Validation Broker Operator Workflow

The validation broker is an advisory coordination aid for expensive validation work. It helps agents decide whether to run a gate now, wait for an active slot, reuse equivalent evidence, narrow the command, or recover stale slots. It does not claim beads, reserve files, schedule RCH jobs, waive CI, or turn stale data into a green validation result. In short: it does not claim beads, does not replace RCH, and does not skip required gates.

Use the broker only after the normal ownership checks are visible:

  1. Check Beads for actionable work and stale ownership with br ready --json, br show <id> --json, and br list --status=in_progress --json.
  2. Reserve files through Agent Mail when the Mail DB is healthy. If Mail is red, read-only, or schema-corrupt, use the Beads assignee as the soft lock and record the Mail blocker in the bead or handoff.
  3. Run pi doctor --only swarm --format json and scripts/cargo_headroom.sh --admit-only ... before heavyweight gates so scratch-space, cgroup, CPU, memory, and RCH posture remain explicit.
  4. Ask the broker for a plan before launching duplicate or broad validation commands. Treat the result as advice, not permission to skip required gates.

Typical read-only status capture:

pi validation-broker status \
  --store "$PI_VALIDATION_BROKER_STORE" \
  --format json \
  --out-json "$capture_dir/validation-broker-status.json"

Typical plan request:

pi validation-broker plan \
  --request "$capture_dir/validation-request.json" \
  --inputs "$capture_dir/validation-inputs.json" \
  --store "$PI_VALIDATION_BROKER_STORE" \
  --policy "$capture_dir/validation-policy.json" \
  --format json \
  --out-json "$capture_dir/validation-broker-plan.json"

Interpret decisions conservatively:

Decision Operator action
allow Run the requested gate through the declared runner and still record the actual command result.
wait Do not launch a duplicate heavyweight gate; wait for the active owner or ask for an update.
coalesce Reuse only the named artifacts whose command, git head, target/TMPDIR, runner, feature flags, and hashes match the request.
narrow Replace the broad command with the broker's narrower required action, then validate that narrower scope honestly.
deny_local_fallback Do not let an RCH-required command fail open into a local build. Surface the RCH or headroom blocker.
stale_recover Mark the stale slot visibly, open a non-overlapping slot or rerun after provenance mismatch, and do not kill processes.
degraded_block Stop and surface the missing, stale, malformed, or unavailable source rows.

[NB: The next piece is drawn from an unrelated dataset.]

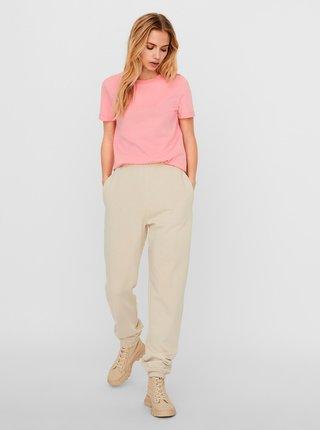 Růžové basic tričko VERO MODA Paula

Acquire, renew, and release mutate only the append-only slot store:

pi validation-broker acquire \
  --request "$capture_dir/validation-request.json" \
  --store "$PI_VALIDATION_BROKER_STORE" \
  --started-at "$started_at_utc" \
  --expires-at "$expires_at_utc"

pi validation-broker renew \
  --store "$PI_VALIDATION_BROKER_STORE" \
  --slot-id "$slot_id" \
  --owner "$AGENT_NAME" \
  --heartbeat-at "$heartbeat_at_utc" \
  --expires-at "$expires_at_utc"

pi validation-broker release \
  --store "$PI_VALIDATION_BROKER_STORE" \
  --slot-id "$slot_id" \
  --owner "$AGENT_NAME" \
  --at "$released_at_utc" \
  --reason "gate completed and artifacts recorded"

The broker's reusable-evidence path is fail-closed. Reuse is valid only when the broker names the slot and its provenance matches the current request. A similar command from another git head, target directory, TMPDIR, runner, feature set, dirty-path scope, or artifact hash is a rejected reusable slot, not a pass.

Privacy and redaction boundaries:

  • Broker status, plan, runpack, and autopilot summaries should carry schema IDs, source availability, source hashes, degraded reasons, and bounded excerpts instead of raw prompt bodies, mailbox tokens, command logs, or secrets.
  • Dynamic paths, PIDs, ports, timestamps, durations, long numeric IDs, and hex IDs should be normalized before blocker fingerprints are compared across agents.
  • Agent Mail health and reservation facts are coordination evidence only. If Mail is unavailable, do not infer that nobody owns a file; fall back to Beads and visible handoff notes.
  • Synthetic stress artifacts such as docs/evidence/validation-broker-stress-budgets.json are engineering budget evidence only. They are not release performance evidence and do not support README speed, capacity, or strict drop-in claims.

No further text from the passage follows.